Diante do resultado da análise, a Anvisa determinou a retirada imediata do lote do mercado como forma de proteção ao consumidor. A interdição cautelar tem caráter preventivo e busca evitar que o produto continue sendo comercializado enquanto persistir o risco sanitário.

Segundo a agência, a prioridade da medida é garantir a segurança alimentar e reduzir a exposição da população a produtos irregulares. A empresa responsável pela fabricação deverá seguir as orientações do órgão regulador e adotar as providências necessárias em relação ao lote interditado.

A Anvisa reforçou que ações como essa fazem parte da rotina de fiscalização e controle sanitário de alimentos no país. O monitoramento contínuo permite identificar falhas pontuais na produção e agir rapidamente para minimizar possíveis danos à saúde pública.

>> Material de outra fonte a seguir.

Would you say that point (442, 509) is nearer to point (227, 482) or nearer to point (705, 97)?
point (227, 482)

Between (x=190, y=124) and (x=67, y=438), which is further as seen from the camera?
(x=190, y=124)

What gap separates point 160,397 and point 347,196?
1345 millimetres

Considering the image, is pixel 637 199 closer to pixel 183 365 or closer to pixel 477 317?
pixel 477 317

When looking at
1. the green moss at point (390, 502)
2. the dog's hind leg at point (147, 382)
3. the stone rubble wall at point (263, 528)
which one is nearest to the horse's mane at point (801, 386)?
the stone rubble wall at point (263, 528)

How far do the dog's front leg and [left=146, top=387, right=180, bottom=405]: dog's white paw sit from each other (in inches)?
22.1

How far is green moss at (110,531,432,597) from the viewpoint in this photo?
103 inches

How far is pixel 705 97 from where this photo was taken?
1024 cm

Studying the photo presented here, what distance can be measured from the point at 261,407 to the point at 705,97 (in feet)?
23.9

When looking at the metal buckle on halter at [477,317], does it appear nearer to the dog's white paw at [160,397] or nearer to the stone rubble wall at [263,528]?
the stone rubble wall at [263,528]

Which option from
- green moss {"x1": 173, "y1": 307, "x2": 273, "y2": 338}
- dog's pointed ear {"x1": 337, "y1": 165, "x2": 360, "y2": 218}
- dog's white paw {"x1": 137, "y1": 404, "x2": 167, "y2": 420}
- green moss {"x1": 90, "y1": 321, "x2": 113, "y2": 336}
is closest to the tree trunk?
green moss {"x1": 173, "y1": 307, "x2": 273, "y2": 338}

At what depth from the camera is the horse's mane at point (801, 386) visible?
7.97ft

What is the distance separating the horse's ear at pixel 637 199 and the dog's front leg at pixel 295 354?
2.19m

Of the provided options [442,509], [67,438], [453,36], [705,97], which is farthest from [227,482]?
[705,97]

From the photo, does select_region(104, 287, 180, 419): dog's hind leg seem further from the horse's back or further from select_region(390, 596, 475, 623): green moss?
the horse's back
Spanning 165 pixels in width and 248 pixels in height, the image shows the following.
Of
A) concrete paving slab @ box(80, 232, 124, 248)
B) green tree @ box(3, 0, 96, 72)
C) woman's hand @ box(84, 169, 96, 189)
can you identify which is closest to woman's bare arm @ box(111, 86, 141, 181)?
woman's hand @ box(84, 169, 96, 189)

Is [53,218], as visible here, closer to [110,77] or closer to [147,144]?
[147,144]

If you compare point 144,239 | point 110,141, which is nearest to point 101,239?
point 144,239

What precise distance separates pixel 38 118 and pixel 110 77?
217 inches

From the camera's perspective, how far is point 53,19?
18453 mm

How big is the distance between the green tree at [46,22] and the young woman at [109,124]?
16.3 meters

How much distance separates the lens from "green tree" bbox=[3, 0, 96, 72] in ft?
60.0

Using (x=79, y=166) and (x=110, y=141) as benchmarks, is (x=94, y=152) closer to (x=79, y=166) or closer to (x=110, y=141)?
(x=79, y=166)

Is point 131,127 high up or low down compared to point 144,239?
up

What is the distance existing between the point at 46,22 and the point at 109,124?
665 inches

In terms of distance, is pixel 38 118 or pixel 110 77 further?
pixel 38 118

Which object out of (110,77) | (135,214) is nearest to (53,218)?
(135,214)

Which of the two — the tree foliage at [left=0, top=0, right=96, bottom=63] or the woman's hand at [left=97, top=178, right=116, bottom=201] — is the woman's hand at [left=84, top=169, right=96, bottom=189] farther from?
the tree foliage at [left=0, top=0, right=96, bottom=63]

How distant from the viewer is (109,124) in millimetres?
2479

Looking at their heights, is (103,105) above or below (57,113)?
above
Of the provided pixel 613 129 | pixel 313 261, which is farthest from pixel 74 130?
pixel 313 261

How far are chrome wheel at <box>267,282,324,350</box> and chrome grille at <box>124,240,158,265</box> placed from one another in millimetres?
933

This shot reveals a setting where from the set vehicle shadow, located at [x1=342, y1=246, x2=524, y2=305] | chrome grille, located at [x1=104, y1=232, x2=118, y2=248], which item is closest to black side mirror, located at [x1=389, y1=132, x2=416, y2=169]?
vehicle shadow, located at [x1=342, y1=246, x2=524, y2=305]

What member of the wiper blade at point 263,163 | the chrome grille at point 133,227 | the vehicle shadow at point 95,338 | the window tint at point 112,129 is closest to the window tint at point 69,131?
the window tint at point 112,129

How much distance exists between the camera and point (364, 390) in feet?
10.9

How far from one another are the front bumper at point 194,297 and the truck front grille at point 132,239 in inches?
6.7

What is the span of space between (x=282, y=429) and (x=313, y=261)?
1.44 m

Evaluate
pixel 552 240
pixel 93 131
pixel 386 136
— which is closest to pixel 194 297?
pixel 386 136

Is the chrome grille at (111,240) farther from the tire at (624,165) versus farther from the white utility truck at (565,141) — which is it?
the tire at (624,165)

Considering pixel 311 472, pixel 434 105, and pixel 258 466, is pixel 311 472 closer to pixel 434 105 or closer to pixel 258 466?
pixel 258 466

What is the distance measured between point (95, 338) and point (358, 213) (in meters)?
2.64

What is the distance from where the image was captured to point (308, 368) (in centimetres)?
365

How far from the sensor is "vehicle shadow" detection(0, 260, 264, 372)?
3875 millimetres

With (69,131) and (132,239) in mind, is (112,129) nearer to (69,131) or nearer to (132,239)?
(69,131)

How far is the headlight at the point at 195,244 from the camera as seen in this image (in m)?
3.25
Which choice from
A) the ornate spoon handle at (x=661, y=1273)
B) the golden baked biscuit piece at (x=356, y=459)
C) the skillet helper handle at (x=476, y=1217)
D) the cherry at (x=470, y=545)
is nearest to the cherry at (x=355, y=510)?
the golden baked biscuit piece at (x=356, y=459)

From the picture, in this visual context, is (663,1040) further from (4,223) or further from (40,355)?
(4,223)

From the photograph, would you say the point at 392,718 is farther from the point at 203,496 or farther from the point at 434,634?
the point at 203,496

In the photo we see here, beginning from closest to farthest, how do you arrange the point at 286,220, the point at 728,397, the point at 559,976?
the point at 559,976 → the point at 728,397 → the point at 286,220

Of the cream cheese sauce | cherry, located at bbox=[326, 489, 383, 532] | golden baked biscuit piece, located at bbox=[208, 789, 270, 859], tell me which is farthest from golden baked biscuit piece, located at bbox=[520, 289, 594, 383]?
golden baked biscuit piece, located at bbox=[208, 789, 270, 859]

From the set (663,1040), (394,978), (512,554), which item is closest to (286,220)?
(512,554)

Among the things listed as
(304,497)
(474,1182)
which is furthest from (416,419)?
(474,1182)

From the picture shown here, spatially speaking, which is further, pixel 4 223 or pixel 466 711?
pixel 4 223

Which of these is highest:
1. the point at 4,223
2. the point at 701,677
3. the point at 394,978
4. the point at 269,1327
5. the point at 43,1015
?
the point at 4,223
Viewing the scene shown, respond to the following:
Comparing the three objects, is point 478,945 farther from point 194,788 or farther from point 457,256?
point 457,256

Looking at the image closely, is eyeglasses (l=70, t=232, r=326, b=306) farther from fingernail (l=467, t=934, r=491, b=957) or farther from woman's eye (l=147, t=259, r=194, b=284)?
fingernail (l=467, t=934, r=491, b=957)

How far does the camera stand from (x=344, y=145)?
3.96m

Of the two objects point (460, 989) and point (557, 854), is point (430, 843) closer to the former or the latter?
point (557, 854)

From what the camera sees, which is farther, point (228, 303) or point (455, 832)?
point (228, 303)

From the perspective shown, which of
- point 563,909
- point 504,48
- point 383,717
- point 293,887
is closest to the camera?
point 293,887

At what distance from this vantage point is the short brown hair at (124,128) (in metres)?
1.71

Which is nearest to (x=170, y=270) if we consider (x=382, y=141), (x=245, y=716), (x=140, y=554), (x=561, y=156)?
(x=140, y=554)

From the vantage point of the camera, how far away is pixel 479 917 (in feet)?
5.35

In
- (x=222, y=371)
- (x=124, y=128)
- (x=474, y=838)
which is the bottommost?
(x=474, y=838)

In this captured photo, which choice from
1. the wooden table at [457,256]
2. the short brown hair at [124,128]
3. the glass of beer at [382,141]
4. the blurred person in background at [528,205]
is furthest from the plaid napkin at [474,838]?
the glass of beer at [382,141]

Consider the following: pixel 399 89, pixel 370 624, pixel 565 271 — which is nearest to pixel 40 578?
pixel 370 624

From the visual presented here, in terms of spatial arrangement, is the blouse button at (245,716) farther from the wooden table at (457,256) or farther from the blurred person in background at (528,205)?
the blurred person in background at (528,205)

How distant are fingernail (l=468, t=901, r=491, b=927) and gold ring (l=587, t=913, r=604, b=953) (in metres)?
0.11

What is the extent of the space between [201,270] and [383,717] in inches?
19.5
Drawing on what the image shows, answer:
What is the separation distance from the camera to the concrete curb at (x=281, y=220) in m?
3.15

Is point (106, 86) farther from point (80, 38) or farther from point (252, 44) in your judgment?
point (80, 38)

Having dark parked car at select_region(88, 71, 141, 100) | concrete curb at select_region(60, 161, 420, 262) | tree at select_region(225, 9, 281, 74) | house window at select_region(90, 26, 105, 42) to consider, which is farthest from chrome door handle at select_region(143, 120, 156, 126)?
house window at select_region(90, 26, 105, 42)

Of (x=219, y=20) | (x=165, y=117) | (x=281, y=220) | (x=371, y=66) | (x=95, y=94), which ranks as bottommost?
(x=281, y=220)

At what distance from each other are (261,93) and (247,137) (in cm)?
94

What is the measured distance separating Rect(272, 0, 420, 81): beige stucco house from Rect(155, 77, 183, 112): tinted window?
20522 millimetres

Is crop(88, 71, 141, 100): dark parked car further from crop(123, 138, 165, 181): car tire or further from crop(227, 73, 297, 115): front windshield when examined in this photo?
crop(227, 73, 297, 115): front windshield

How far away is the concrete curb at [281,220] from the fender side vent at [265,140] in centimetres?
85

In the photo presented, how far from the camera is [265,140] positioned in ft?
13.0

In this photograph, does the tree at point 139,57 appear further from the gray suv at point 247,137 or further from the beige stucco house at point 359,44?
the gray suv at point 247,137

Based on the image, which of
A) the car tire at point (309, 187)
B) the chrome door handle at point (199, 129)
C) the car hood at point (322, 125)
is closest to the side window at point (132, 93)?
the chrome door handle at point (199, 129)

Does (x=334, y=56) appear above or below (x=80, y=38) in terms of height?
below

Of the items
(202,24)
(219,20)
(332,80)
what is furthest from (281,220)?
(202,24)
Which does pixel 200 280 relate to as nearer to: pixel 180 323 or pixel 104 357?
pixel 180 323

Casos recentes envolvendo a retirada de outros produtos do mercado mostram que o órgão mantém atenção constante sobre diferentes categorias de alimentos. Essas intervenções têm como objetivo assegurar que os produtos disponíveis ao consumidor estejam dentro dos padrões exigidos, evitando riscos associados à contaminação microbiológica.

Até o momento, a interdição permanece válida apenas para o lote especificado, sem ampliação para outros produtos da marca.